Introduction: Duchenne muscular dystrophy (DMD) is a severe X-linked disorder characterized by progressive muscle weakness and eventual death due to cardiomyopathy or respiratory complications. Currently, there is no cure for DMD, with standard treatments primarily focusing on symptom management. Using immunosuppressive measures and optimized vector designs allow for gene therapies to better address the underlying genetic cause of the disease.
Areas covered: This review evaluates the efficacy and safety of emerging gene therapies for DMD as of August 2024, particularly focusing on micro-dystrophin/mini-dystrophin therapies and CRISPR-Cas9 gene editing. It also discusses the potential of utrophin upregulation as a therapeutic strategy. It highlights safety concerns associated with these therapies, including adverse events and patient deaths. A comprehensive overview of developments cover topics such as CRISPR-Cas9 therapies, micro-dystrophin, and the potential delivery of full-length dystrophin.

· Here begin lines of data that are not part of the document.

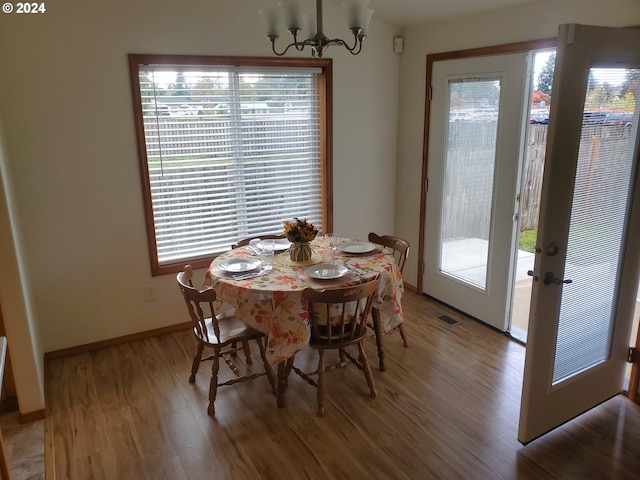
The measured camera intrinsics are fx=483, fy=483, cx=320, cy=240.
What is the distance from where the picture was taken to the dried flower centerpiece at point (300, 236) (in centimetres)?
299

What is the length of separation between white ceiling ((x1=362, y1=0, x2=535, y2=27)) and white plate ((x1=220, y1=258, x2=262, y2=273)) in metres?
2.19

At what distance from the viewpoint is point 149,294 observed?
3.79m

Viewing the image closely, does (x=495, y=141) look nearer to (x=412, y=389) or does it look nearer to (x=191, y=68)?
(x=412, y=389)

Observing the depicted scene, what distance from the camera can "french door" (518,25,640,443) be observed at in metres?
2.14

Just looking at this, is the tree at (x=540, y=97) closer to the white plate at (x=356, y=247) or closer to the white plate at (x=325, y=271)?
the white plate at (x=356, y=247)

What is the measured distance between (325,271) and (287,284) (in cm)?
28

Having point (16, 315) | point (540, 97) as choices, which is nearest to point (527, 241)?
point (540, 97)

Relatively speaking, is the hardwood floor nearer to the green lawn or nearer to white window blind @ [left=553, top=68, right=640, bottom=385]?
white window blind @ [left=553, top=68, right=640, bottom=385]

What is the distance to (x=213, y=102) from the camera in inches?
147

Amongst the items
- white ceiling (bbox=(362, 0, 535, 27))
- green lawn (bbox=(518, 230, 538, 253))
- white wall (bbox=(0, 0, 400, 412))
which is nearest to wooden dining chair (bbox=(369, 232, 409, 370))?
white wall (bbox=(0, 0, 400, 412))

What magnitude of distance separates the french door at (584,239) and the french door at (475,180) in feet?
3.23

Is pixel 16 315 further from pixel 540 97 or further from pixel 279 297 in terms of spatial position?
pixel 540 97

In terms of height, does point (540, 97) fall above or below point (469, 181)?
above

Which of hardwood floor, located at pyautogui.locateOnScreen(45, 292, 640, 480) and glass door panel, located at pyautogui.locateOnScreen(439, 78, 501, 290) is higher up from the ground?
glass door panel, located at pyautogui.locateOnScreen(439, 78, 501, 290)
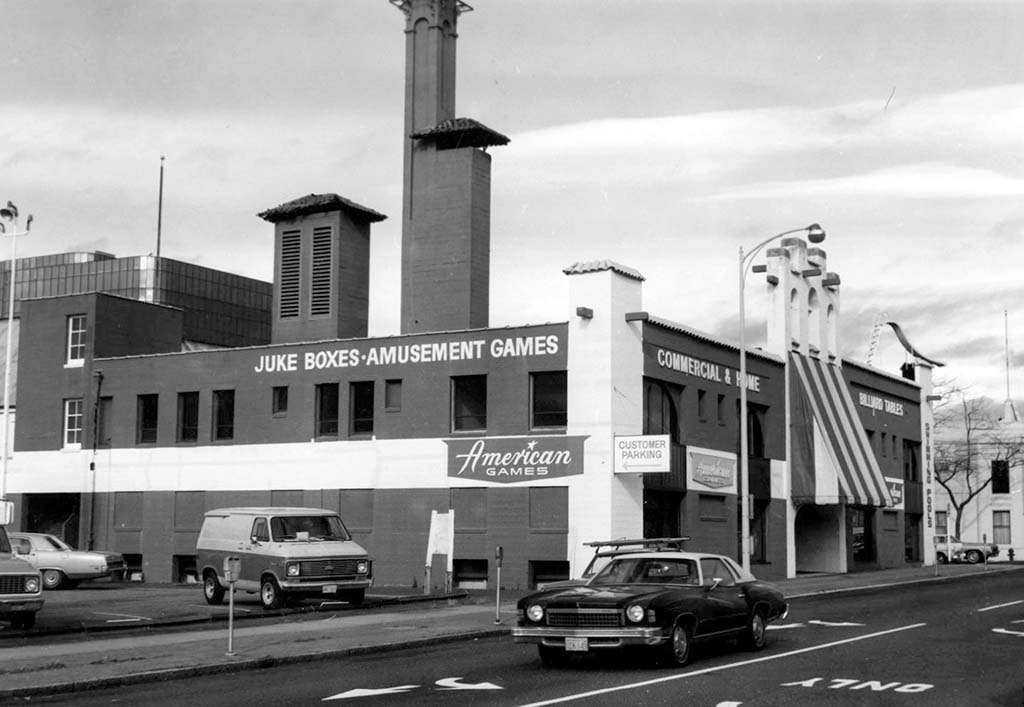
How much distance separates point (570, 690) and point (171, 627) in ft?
37.1

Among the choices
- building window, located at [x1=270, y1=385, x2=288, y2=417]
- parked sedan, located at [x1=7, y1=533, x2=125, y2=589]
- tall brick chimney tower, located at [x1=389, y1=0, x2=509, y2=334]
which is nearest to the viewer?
parked sedan, located at [x1=7, y1=533, x2=125, y2=589]

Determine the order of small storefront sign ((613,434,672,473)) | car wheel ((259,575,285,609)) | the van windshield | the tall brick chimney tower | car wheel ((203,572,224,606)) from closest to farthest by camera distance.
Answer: car wheel ((259,575,285,609))
the van windshield
car wheel ((203,572,224,606))
small storefront sign ((613,434,672,473))
the tall brick chimney tower

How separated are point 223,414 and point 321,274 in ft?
20.7

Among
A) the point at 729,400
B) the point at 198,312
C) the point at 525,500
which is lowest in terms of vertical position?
the point at 525,500

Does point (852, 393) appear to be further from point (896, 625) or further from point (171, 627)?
point (171, 627)

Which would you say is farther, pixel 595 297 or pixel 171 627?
pixel 595 297

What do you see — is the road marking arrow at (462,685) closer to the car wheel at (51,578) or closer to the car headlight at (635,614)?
the car headlight at (635,614)

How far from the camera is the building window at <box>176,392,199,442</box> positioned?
41844mm

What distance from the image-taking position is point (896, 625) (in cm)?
2292

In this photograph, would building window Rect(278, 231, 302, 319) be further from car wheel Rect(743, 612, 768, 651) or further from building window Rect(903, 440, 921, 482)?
car wheel Rect(743, 612, 768, 651)

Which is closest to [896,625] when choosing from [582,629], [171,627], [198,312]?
[582,629]

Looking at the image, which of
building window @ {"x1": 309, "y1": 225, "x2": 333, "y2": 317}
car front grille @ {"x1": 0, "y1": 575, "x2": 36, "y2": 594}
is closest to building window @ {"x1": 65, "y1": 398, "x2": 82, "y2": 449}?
building window @ {"x1": 309, "y1": 225, "x2": 333, "y2": 317}

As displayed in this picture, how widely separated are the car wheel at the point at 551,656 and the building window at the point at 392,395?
70.1 feet

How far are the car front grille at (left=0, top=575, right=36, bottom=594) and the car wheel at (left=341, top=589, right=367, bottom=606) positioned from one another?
7.73m
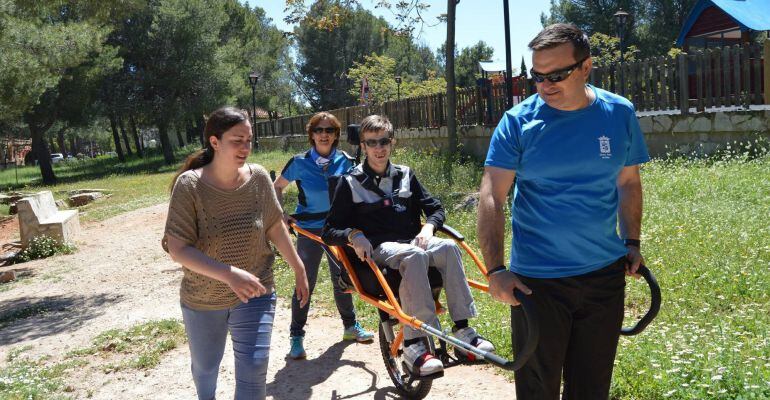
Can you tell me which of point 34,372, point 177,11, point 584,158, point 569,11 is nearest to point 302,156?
point 34,372

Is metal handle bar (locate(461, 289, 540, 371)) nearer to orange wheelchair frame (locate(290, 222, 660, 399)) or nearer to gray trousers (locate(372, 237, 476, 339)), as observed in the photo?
orange wheelchair frame (locate(290, 222, 660, 399))

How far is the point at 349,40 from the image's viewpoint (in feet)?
202

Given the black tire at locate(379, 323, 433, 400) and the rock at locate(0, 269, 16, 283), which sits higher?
the black tire at locate(379, 323, 433, 400)

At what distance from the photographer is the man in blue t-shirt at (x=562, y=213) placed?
2.74 metres

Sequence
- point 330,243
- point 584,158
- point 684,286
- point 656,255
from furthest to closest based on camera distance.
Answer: point 656,255 < point 684,286 < point 330,243 < point 584,158

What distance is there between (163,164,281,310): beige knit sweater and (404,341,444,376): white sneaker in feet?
2.91

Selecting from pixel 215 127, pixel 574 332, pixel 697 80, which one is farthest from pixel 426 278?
pixel 697 80

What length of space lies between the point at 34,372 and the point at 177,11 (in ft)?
117

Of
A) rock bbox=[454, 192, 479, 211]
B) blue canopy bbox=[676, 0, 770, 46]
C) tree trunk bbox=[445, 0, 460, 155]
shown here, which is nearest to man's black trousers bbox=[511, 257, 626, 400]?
rock bbox=[454, 192, 479, 211]

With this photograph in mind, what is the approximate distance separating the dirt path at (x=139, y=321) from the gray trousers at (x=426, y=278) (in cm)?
91

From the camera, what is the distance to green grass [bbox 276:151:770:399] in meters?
4.01

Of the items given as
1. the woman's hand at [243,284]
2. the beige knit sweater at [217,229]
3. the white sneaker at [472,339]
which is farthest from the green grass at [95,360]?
the white sneaker at [472,339]

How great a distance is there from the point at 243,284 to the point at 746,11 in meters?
22.5

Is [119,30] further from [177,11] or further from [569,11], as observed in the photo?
[569,11]
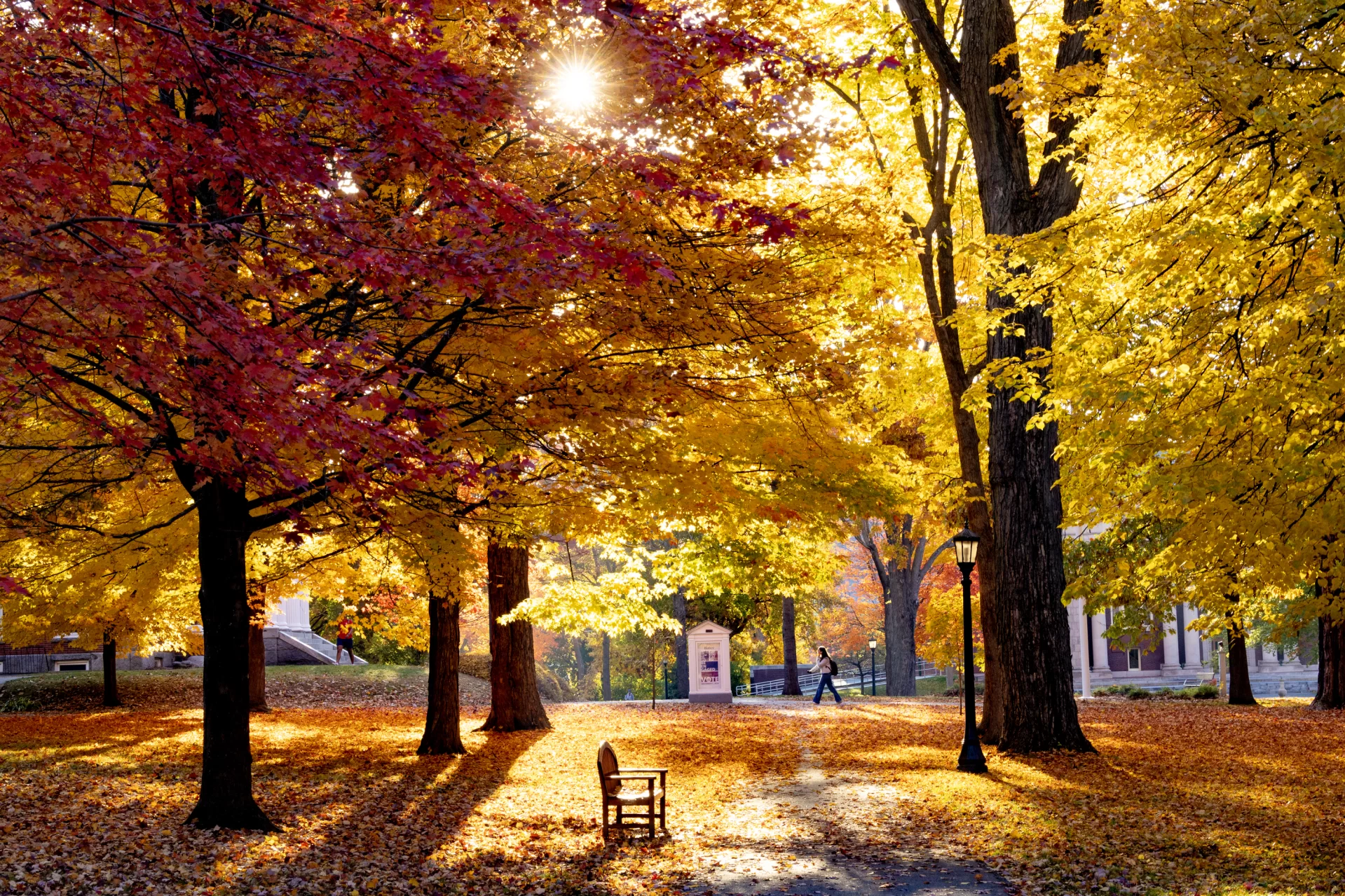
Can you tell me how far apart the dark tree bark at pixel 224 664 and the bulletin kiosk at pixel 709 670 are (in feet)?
72.9

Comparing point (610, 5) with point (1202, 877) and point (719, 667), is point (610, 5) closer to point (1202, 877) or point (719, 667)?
point (1202, 877)

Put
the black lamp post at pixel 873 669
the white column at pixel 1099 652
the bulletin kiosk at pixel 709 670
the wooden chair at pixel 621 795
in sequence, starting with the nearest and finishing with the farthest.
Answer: the wooden chair at pixel 621 795 < the bulletin kiosk at pixel 709 670 < the black lamp post at pixel 873 669 < the white column at pixel 1099 652

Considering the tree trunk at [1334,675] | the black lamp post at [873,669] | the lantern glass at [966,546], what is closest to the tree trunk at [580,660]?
the black lamp post at [873,669]

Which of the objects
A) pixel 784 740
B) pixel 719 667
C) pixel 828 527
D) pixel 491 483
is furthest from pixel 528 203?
pixel 719 667

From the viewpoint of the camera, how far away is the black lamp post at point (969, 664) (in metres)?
14.9

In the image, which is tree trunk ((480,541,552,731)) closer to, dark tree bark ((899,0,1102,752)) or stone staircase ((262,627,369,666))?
dark tree bark ((899,0,1102,752))

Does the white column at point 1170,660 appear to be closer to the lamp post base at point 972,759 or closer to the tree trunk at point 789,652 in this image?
the tree trunk at point 789,652

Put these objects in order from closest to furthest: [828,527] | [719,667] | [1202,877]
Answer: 1. [1202,877]
2. [828,527]
3. [719,667]

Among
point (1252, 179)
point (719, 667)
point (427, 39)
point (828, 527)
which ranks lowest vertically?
point (719, 667)

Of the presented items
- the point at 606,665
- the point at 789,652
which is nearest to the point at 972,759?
the point at 789,652

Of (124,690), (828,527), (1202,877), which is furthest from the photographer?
(124,690)

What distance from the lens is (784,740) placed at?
2092 cm

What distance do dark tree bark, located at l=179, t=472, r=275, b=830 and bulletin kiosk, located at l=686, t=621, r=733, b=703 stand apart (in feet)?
72.9

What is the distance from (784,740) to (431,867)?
1188 cm
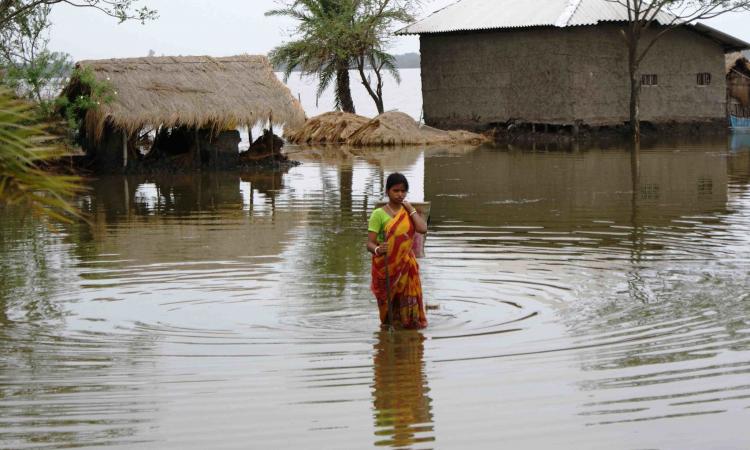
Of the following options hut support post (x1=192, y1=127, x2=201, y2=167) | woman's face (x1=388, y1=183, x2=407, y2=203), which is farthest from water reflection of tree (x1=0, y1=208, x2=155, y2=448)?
hut support post (x1=192, y1=127, x2=201, y2=167)

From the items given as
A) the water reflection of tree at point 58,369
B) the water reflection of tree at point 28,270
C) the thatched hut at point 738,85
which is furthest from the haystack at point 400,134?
the water reflection of tree at point 58,369

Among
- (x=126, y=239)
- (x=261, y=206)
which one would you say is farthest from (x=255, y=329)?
(x=261, y=206)

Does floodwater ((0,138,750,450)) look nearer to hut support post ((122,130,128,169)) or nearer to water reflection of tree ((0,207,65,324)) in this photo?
water reflection of tree ((0,207,65,324))

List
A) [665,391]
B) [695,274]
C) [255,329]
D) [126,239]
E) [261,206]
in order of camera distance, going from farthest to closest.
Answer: [261,206] → [126,239] → [695,274] → [255,329] → [665,391]

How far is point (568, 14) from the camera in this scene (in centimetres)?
3108

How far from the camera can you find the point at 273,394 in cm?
638

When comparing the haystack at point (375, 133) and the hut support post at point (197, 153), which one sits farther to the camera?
the haystack at point (375, 133)

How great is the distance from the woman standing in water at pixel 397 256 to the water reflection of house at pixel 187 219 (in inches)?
162

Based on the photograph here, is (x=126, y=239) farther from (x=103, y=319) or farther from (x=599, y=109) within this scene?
(x=599, y=109)

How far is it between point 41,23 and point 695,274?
21.3 meters

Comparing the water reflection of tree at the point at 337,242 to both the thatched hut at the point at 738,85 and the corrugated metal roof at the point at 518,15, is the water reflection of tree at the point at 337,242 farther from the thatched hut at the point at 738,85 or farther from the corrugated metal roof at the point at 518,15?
the thatched hut at the point at 738,85

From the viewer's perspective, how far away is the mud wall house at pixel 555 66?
3222 cm

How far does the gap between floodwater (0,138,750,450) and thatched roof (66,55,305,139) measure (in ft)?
19.5

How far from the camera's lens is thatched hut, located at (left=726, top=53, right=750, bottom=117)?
1459 inches
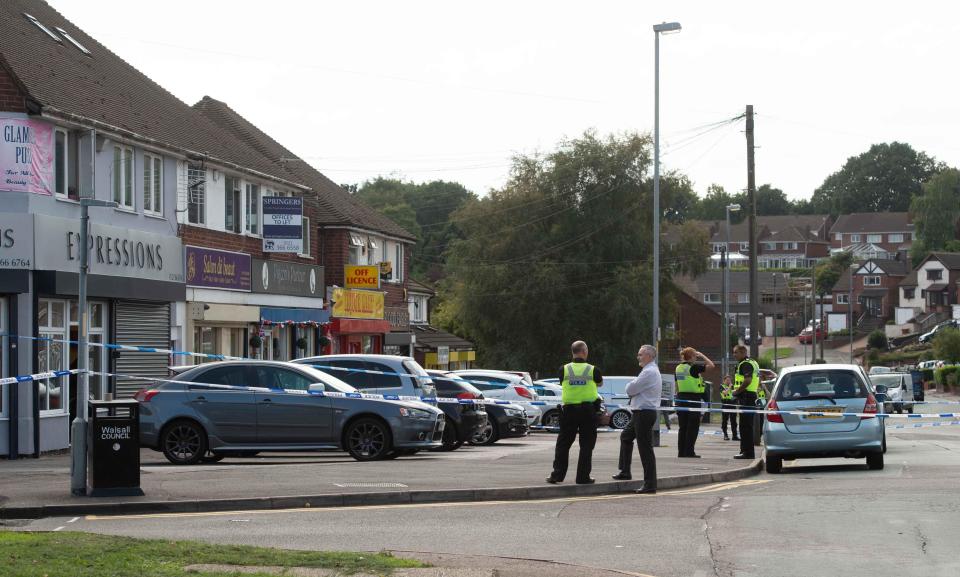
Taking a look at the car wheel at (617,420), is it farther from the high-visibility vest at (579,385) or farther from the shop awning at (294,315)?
the high-visibility vest at (579,385)

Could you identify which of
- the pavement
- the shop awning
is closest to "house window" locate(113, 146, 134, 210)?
the pavement

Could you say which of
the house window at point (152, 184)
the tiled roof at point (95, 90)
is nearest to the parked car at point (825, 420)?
the tiled roof at point (95, 90)

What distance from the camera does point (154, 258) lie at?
2762cm

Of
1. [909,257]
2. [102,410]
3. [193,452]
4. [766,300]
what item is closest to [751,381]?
[193,452]

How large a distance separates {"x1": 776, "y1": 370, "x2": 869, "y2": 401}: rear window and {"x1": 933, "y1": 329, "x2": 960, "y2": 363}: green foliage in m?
70.2

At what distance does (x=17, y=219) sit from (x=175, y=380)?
14.6 feet

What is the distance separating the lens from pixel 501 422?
2752cm

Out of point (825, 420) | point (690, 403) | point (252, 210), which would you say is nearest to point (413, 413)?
point (690, 403)

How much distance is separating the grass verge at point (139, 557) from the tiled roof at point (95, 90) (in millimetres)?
14469

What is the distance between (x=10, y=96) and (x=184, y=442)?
718 centimetres

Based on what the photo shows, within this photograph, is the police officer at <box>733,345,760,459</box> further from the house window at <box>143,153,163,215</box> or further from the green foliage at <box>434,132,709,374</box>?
the green foliage at <box>434,132,709,374</box>

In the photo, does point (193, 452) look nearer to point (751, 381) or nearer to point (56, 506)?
point (56, 506)

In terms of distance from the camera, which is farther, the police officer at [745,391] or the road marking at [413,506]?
the police officer at [745,391]

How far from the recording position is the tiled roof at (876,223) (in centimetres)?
15775
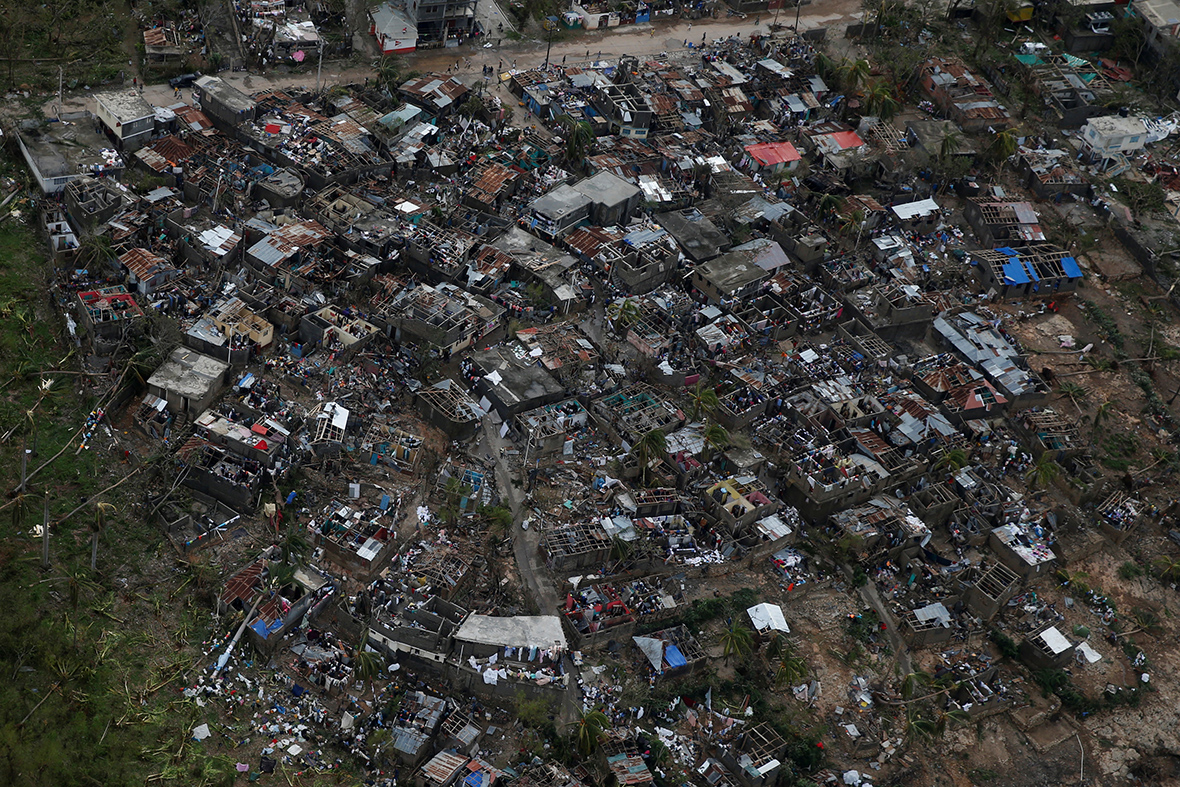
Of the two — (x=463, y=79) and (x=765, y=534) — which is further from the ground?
(x=463, y=79)

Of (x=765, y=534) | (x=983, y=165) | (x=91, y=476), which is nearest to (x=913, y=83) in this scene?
(x=983, y=165)

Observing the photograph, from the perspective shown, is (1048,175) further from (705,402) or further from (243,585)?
(243,585)

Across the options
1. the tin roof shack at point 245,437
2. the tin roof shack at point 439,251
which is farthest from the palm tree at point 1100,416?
the tin roof shack at point 245,437

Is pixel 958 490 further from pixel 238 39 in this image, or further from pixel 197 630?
pixel 238 39

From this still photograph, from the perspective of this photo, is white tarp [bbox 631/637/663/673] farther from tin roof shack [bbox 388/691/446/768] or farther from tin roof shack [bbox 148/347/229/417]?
tin roof shack [bbox 148/347/229/417]

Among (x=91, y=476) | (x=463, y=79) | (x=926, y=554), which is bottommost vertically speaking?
(x=926, y=554)

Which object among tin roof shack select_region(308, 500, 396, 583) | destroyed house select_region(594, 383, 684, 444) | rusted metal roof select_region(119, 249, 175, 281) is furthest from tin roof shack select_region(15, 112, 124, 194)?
destroyed house select_region(594, 383, 684, 444)
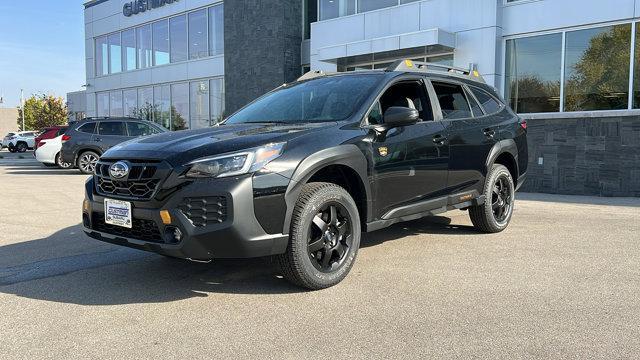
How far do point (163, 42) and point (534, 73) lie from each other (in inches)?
681

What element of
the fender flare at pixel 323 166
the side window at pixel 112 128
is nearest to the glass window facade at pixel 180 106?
the side window at pixel 112 128

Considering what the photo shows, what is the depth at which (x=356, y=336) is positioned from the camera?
3338mm

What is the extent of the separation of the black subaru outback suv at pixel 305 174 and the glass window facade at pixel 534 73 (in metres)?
7.43

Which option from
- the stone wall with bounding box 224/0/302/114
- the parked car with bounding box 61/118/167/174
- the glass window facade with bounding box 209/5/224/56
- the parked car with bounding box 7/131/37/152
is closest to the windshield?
the parked car with bounding box 61/118/167/174

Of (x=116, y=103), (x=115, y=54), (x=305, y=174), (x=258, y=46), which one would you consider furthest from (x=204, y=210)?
(x=115, y=54)

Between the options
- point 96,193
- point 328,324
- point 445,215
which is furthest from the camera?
point 445,215

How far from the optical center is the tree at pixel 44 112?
6606 cm

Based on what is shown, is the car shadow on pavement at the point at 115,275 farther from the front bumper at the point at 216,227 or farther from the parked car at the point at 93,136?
the parked car at the point at 93,136

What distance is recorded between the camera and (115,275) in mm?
4680

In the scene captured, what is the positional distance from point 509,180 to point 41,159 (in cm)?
1447

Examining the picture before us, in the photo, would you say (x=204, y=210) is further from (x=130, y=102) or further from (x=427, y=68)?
→ (x=130, y=102)

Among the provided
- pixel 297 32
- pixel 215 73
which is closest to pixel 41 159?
pixel 215 73

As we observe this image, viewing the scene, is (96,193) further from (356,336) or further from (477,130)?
(477,130)

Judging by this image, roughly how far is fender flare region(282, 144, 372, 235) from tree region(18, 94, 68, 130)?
6436 centimetres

Expert opinion: The FDA's recent approval of delandistrogene moxeparvovec (Elevidys) underscores the promise of gene replacement therapies for dystrophin restoration in DMD patients. Understanding the mechanisms behind the adverse effects and excluding patients with specific pathogenic variants may enhance the safety profiles of these therapies. CRISPR/Cas9 therapies, while promising, face significant regulatory and safety challenges that hinder their clinical application. Optimal DMD therapies should target both skeletal and cardiac muscles to be truly effective.
Keywords: Adverse events; CRISPR/Cas9; class effect; duchenne muscular dystrophy; dystrophin; gene replacement therapy; gene therapy; micro-dystrophin; mini-dystrophin.